It’s my last regular post! I’m letting that lead me. Endings are something I’ve been exploring lately, letting go, allowing change to flow through me instead of resisting, struggling, raging.
It started with the pandemic, so much started with this goddamn pandemic. Everything I understood to be true about my world was up for debate. Isolation, constriction, struggle and then a refocus on what was really important. I started to let go. I began to understand that I couldn’t play the same character of me in my life under these different circumstances. It wasn’t that I wasn’t me, but rather that how I showed up and what I had with me changed. Social exercise, the bike rides, the group classes, all faded away. I was left with just me and what I wanted to do with my body, and my heart. It turns out, I still really dig the one on one interactions, even over video. Once I settled down, my therapy practice stabilized and zoom work became just fine. My supervision practice (supervising other therapists in their work and mentoring them) blossomed. Being a mentor fuelled me and I leaned in to that new and thriving space of connection.
Physically, it turns out, I really only want to walk my dog and do yoga. I patiently found ways to get to my mat, trying to be gentle and not push. I hurt my shoulder but I didn’t give up on practicing. It just got softer and softer, only as far as I could swim out and make it back alive.
All around me the world pulsed and convulsed. There was still a lot of struggle. There was a struggle to teach in group online. I still hate that, hate it with the passion of a thousand suns. We had a glorious in person masked term in the fall and having it ripped away from me again by the latest crisis has put my body in a raging uproar. I’m on fire in my spine. I know this to be my grief and struggle to connect with my family of students and colleagues through square boxes. I will never be okay with a group thing online. There just isn’t enough energy in the world to hold all those souls sufficiently to do what I need to do with them.
But back to letting go. I had been practicing and meditating and feeling into all the corners and I was so excited to do Adriene’s 30 days in January. But when I began that movement project, that should have been exactly what I needed, I collapsed. She was tumbling ahead of my body and I couldn’t keep up. There was something frantic about it. The words were right but the feel was wrong. I stopped after 7 days, went on an Adriene strike and I haven’t gone back. I’m staying true to my insides. It wasn’t right for me, danger, danger, danger. I’m on the mat still with others, staying true to what my body needs and says. I feel confident, and sad. I loved her and she’s gone.

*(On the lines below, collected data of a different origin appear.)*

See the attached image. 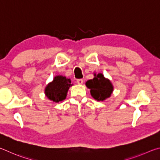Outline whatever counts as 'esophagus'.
Returning a JSON list of instances; mask_svg holds the SVG:
<instances>
[{
  "mask_svg": "<svg viewBox=\"0 0 160 160\" xmlns=\"http://www.w3.org/2000/svg\"><path fill=\"white\" fill-rule=\"evenodd\" d=\"M83 82V79H82V78H79V79H77V83H78V84H79V85L82 84Z\"/></svg>",
  "mask_w": 160,
  "mask_h": 160,
  "instance_id": "34e87169",
  "label": "esophagus"
}]
</instances>
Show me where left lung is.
<instances>
[{
	"mask_svg": "<svg viewBox=\"0 0 160 160\" xmlns=\"http://www.w3.org/2000/svg\"><path fill=\"white\" fill-rule=\"evenodd\" d=\"M93 79L86 82V85L91 89V94L98 101H102L111 96L113 91V86L110 80L104 77L102 74H95Z\"/></svg>",
	"mask_w": 160,
	"mask_h": 160,
	"instance_id": "1",
	"label": "left lung"
}]
</instances>
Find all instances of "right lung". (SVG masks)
Returning <instances> with one entry per match:
<instances>
[{
  "label": "right lung",
  "mask_w": 160,
  "mask_h": 160,
  "mask_svg": "<svg viewBox=\"0 0 160 160\" xmlns=\"http://www.w3.org/2000/svg\"><path fill=\"white\" fill-rule=\"evenodd\" d=\"M71 84V80L62 76H57L45 89L46 96L53 102H58L65 99L67 91Z\"/></svg>",
  "instance_id": "add662e5"
}]
</instances>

Then there is this blogging practice. I’ve only ever blogged for my own good, hardly thinking about you, audience (sorry, not sorry, just how I do things). I would hit nerves or not but it was just about what comes out of my fingers. The more me I could be, the more true I could be to the exact moment of my writing, the better I felt about it. I wonder sometimes how it made you feel, to read mundane or very personal or very rant-y posts. In the end, that wasn’t why I did it. I just like to write. But now I am in some process, moving into a liminal space that is reforming something again. I don’t know what it will be yet, shadows just out of reach, but it feels important. I think it has to do with my teaching and an explication of the magic I’m finding there. I still want to write, I’m scared of letting go of this monthly practice, but I need to. I’ve said what I need to say for now.
So Adieu my friends, my dear fellow bloggers and the people who looked forward to what I had to say, or happened upon it and said “hmmm, cool” or however you were while reading. I have appreciated this space and your eyes and hearts that have been moved here and there. I may come back when I really need to say a thing in this community but until I do, keep moving your beautiful bodies and keep your precious hearts open as much as you can bear.